Alana menatap Jordan kesal, pria itu pasti berasa ada di atas angin karena Alana kembali ke rumahnya.
“Aku ke sini untuk mengambil semua barangku,” ucap Alana memberi alasan. Dia tidak mungkin jujur pada Jordan bahwa dia tidak tahu kenapa kakinya malah melangkah kembali ke rumah sang tuan muda.
“Kau lupa! barangmu sudah ku buang semua.”
“Aku lupa!” ketus Alana. Selera makannya sudah hilang karena perdebatannya dengan Jordan.
“Kamu cukup memuaskanku di atas ranjang, dan kau boleh menikmati semua fasilitas di rumah ini. Kecuali kau mau menjadi gelandangan, silahkan aku tidak akan menahanmu.”
Alana menundukan kepalanya, lagi-lagi Jordan membiarkan dia tinggal di sini hanya untuk kepuasan ranjangnya. “Lalu untuk apa surat nikah yang di buat Niko tempo hari?”
“Hanya sekedar jaga-jaga. Kau tahu, aku tidak suka pakai pengaman dan membuang benihku dengan percuma.”

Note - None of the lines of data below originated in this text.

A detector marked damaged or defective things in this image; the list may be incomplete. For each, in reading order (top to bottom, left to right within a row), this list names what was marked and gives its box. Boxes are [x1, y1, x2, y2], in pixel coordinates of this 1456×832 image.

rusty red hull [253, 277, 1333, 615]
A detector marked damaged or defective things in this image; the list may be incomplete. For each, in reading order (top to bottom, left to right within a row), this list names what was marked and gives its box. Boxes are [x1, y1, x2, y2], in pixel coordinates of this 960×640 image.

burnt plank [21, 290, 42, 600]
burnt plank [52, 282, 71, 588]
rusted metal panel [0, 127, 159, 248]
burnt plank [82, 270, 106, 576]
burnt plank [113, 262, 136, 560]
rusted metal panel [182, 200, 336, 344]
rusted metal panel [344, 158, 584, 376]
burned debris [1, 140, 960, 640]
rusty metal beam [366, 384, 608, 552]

Alana tidak mengerti maksud ucapan Jordan, dia menerka-nerka jawaban pasti tentang maksud ucapan tuan mudanya.
Jaga-jaga dari apa ?
Membuang benih?
Alana langsung menatap mata hitam Jordan. “Lalu kalau aku hamil bagaimana?”
“Dia keturunanku.”
Alana menunjuk dirinya, “Terus aku?”
Jordan sengaja tindak menjawab ucapan Alana, dia lebih memilih merebahkan tubuhnya di samping Alana dan memejamkan matanya.
Alana tidak bisa tidur karena merasa tidak tenang, dia terus memikirkan semua ucapan Jordan. Alana takut hamil, kalau dia hamil apa Jordan akan mengusirnya. Tetapi pria itu bilang kalau Alana hamil itu keturunannya.

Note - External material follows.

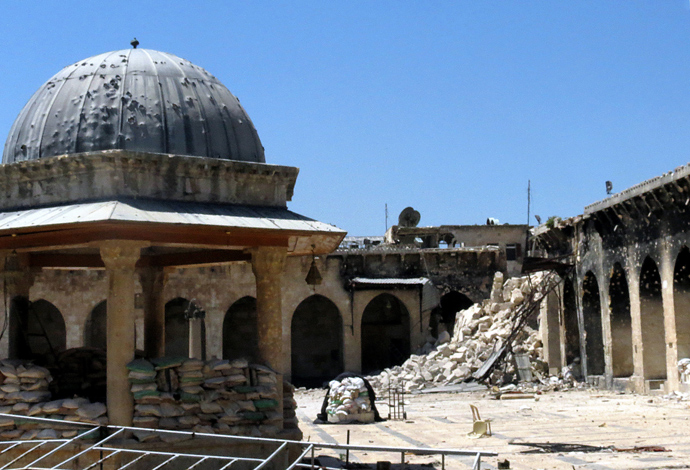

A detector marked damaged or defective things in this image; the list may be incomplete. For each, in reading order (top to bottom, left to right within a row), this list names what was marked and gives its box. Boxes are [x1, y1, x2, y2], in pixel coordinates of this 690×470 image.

damaged dome [2, 48, 264, 164]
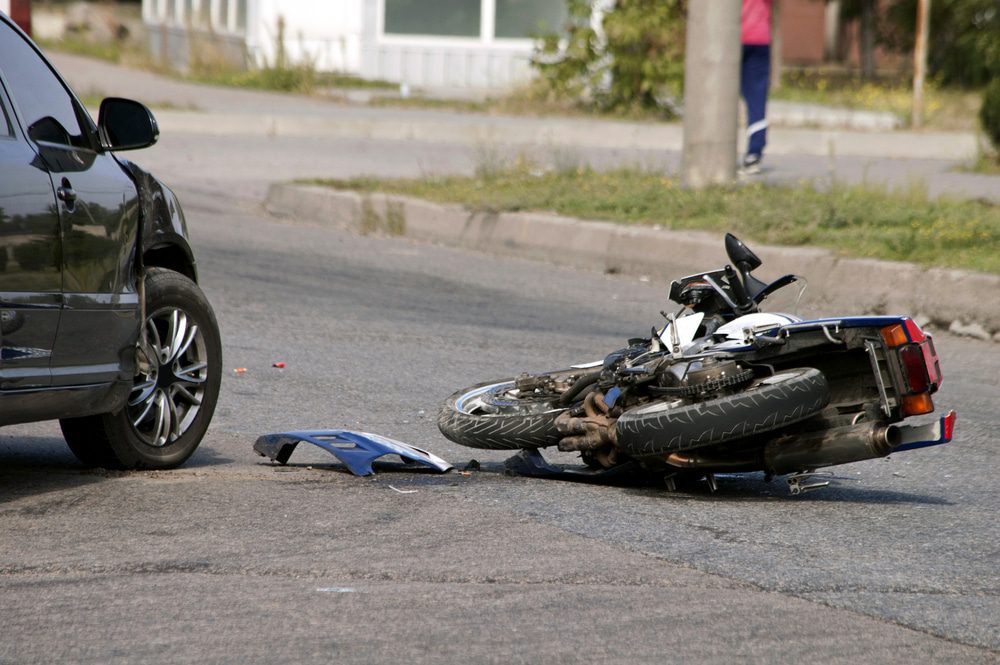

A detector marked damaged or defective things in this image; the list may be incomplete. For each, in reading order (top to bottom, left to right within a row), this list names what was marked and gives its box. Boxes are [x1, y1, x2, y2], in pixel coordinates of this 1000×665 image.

blue broken fairing piece [254, 430, 454, 478]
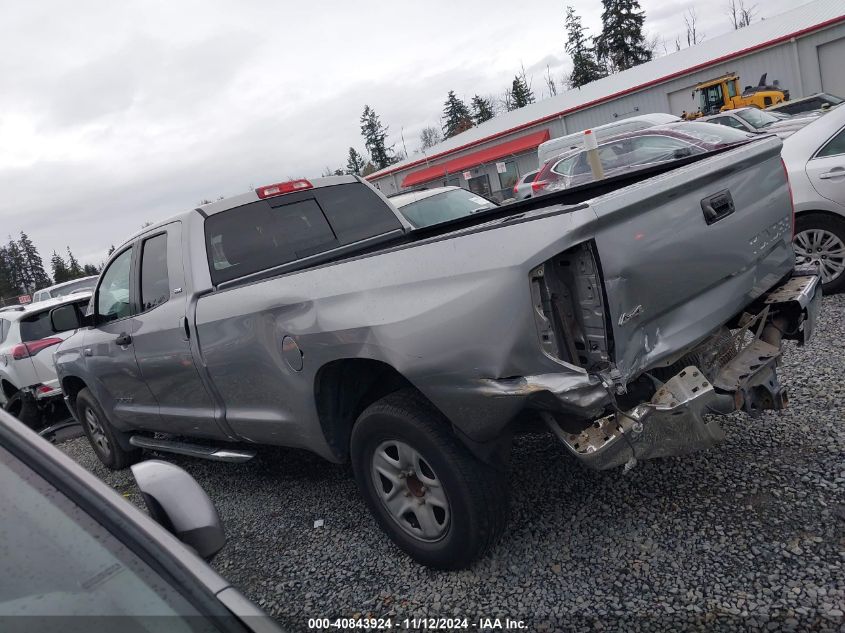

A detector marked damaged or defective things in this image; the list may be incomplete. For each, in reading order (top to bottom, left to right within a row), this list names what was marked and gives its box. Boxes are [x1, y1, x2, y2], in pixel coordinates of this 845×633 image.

Jika aku hamil, aku tidak ingin jauh dari anakku. Bagaimanapun aku ibunya.
Alana mengguncang tubuh Jordan, dia butuh kepastian. “Aku tidak ingin berpisah dengan anakku, jika nanti aku hamil.”
“Hmmm,” Jordan hanya menjawab dengan deheman.

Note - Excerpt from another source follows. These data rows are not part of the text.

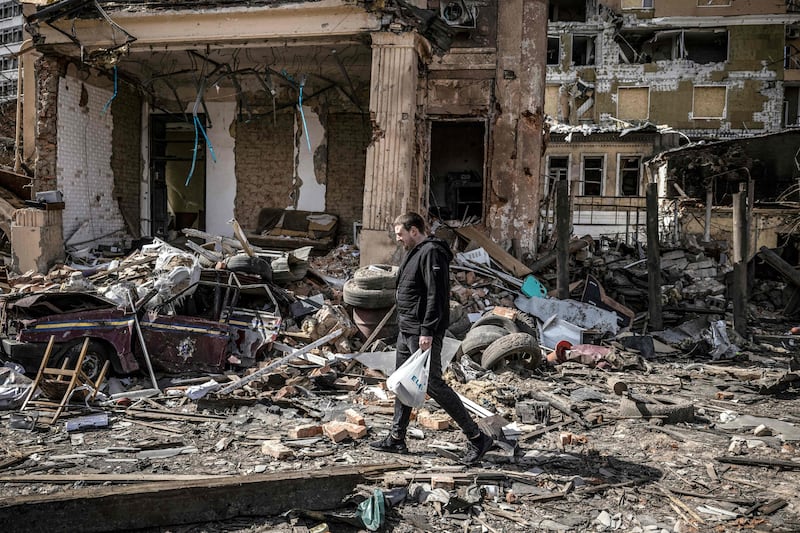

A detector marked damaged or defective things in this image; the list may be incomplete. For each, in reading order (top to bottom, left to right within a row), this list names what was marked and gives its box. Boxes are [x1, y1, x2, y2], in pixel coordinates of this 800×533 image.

broken window [552, 0, 588, 22]
broken window [572, 35, 596, 66]
damaged facade [12, 0, 548, 272]
peeling plaster [292, 105, 326, 211]
broken window [580, 156, 600, 197]
broken window [620, 155, 644, 196]
broken window [620, 86, 648, 120]
damaged facade [548, 0, 800, 245]
broken window [692, 85, 724, 119]
broken furniture [244, 207, 338, 252]
burned car [0, 270, 282, 378]
broken furniture [19, 336, 109, 424]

Alana tidak puas dengan jawaban yang di berikan Jordan, jawaban tuan muda tidak membantu sama sekali.
Alana terus merubah posisi tidurnya, miring kanan, miring kiri. Semuanya terasa tidak nyaman.
“Berhenti bergerak Alana!” tegas Jordan.
Alana terkejut saat Jordan membentaknya, air matanya turun tanpa bisa Alana tahan. Dia menyeka air matanya dengan kasar, hatinya sakit mendengar Jordan membentaknya.
Kenapa aku jadi cengeng seperti ini?
Jordan merasa terganggu karena mendengar rintihan dari mulut Alana. Dia mengerjapkan matanya, mencoba bangkit dan melihat kondisi Alana.
Tubuh Alana seperti mengigil, Jordan menempelkan punggung tangannya di kening Alana. Jordan merasakan suhu tubuh Alana yang semakin bertambah panas.
Kenapa aku bisa sampai lupa memberikan obat dari dokter Al. Jordan membantu Alana bangun dan memasukan satu butir obat ke mulut Alana.
Alana tidak menolak dia menerima obat dari Jordan dan menelannya. “Dingin,” gumam Alana.
Jordan merebahkan tubuhnya, dan menarik alana ke dalam dekapannya. Mencoba memberi kehatangan untuk istrinya.
Istri?
Senyum tipis terukir dari bibir Jordan.
Setelah beberapa saat tuan muda menempelkan punggung tangannya ke kening Alana.
Jordan merasa tenang setelah suhu tubuh Alana kembali normal. Dia memejamkan matanya kembali untuk pergi kealam mimpi.